Oh, well, I just wondered, after all it works.
Erik
Having played a bit with this funny left bit-shifting issue the conclusion seems to be: When left bit-shifting a char variable and AND'ing with 0xFF the MSB (sign bit) is not allowed to change.
This seems to be a specific char issue. Signed int variables left-shiftet and AND'ed with 0xFFFF are allowed to change MSB.
Below are some code examples to illustrate.

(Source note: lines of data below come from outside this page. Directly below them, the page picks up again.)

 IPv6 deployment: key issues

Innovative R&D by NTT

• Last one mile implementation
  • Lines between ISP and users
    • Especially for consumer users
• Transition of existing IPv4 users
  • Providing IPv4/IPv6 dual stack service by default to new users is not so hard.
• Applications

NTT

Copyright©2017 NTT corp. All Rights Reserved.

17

In all examples ch1 is a signed char.
With MSB initially cleared we cannot set it:
ch1 = 0x01; // MSB initially NOT set ch1 = (ch1 << 7) & 0xFF; // This produces 0x00
No AND'ing
ch1 = 0x01; ch1 = (ch1 << 7); // This produces 0x80
When not using a variable, but a casted constant
ch1 = ((char)0x01 << 7) & 0xFF; // This produces 0x80
MSB can be set when AND'ing with something other than 0xFF
ch1 = 0x01; ch1 = (ch1 << 7) & 0xF0; // This produce 0x80
Now try the opposite. With MSB initially set, left bit-shift will not be able to clear it
ch1 = 0x80; ch1 = (ch1 << 7) & 0xFF; // This produce 0x80
Is this really intentionally? If so, why only for chars? And why only when AND'ing with 0xFF?

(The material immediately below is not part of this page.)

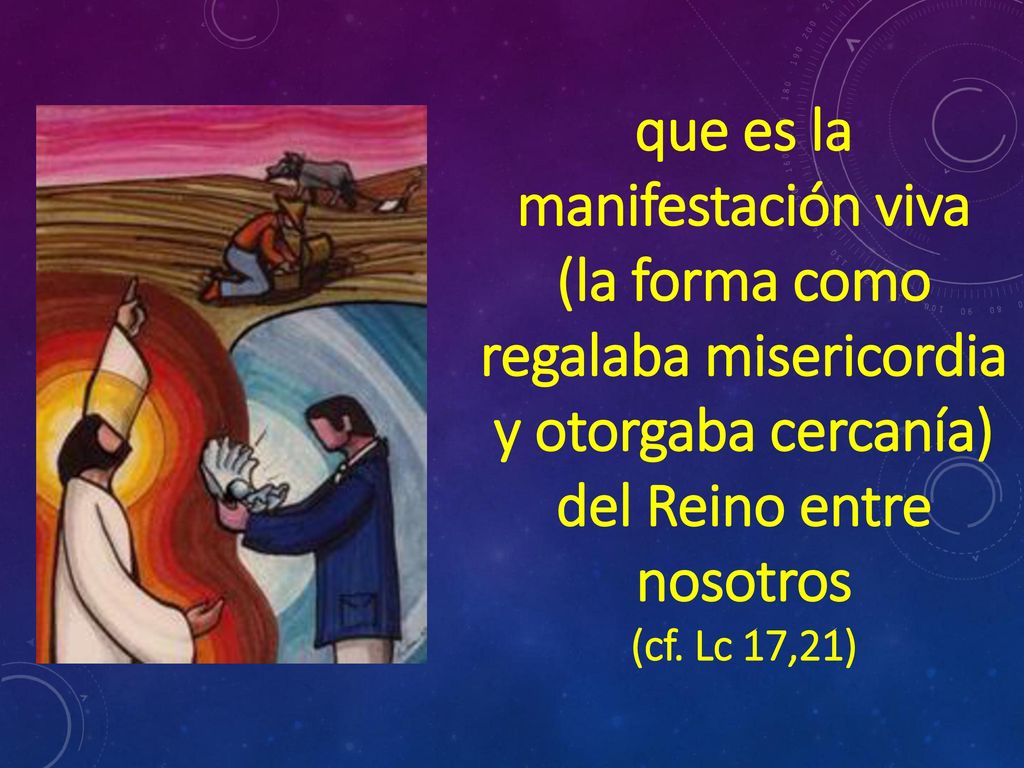 que es la manifestación viva (la forma como regalaba misericordia y otorgaba cercanía) del Reino entre nosotros
(cf. Lc 17,21)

The central clues remain the same: char is a signed type, and operations in C programs are defined to take place in a type no smaller than 'int'. This line
ch1 = (ch1 << 7) & 0xff
is implicitly transformed to the following:
ch1 = (char)(((int)ch1 << 7) & 0xff);
The result of this operation is clearly 0x80. Now, these implied casts are called "ANSI integer promotions", and in C51 they can be turned off (option NOINTPROMOTE). Technically, the moment you use this option, all bets are off as to what the program may do.

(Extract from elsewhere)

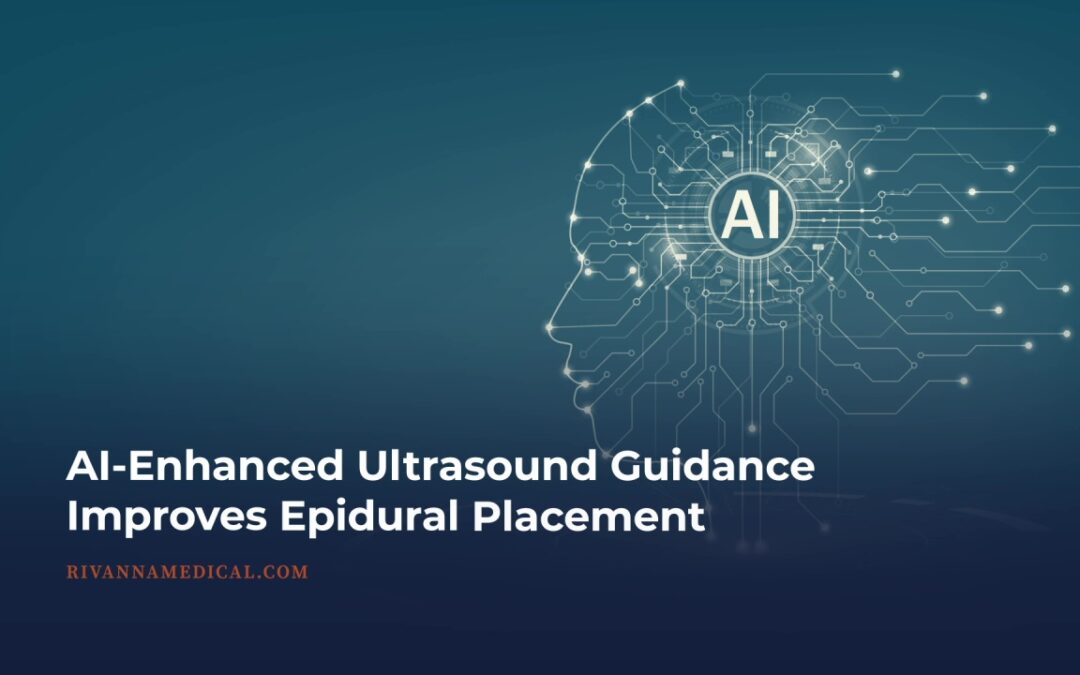 AI

AI-Enhanced Ultrasound Guidance Improves Epidural Placement

RIVANNAMEDICAL.COM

But for the sake of the argument, let's say this option is in action, so the statement gets turned into:
ch1 = ((ch1 << 7) & (char)0xff);
You've thus shifted a signed value into overflow: 1 << 7 is 128, which is too large for a char to hold. It's anybody's guess what might happen in this case. Well, don't do that then.
Lesson learned: don't ever shift values of signed types. And while at it, better don't use bitwise operators on them, either.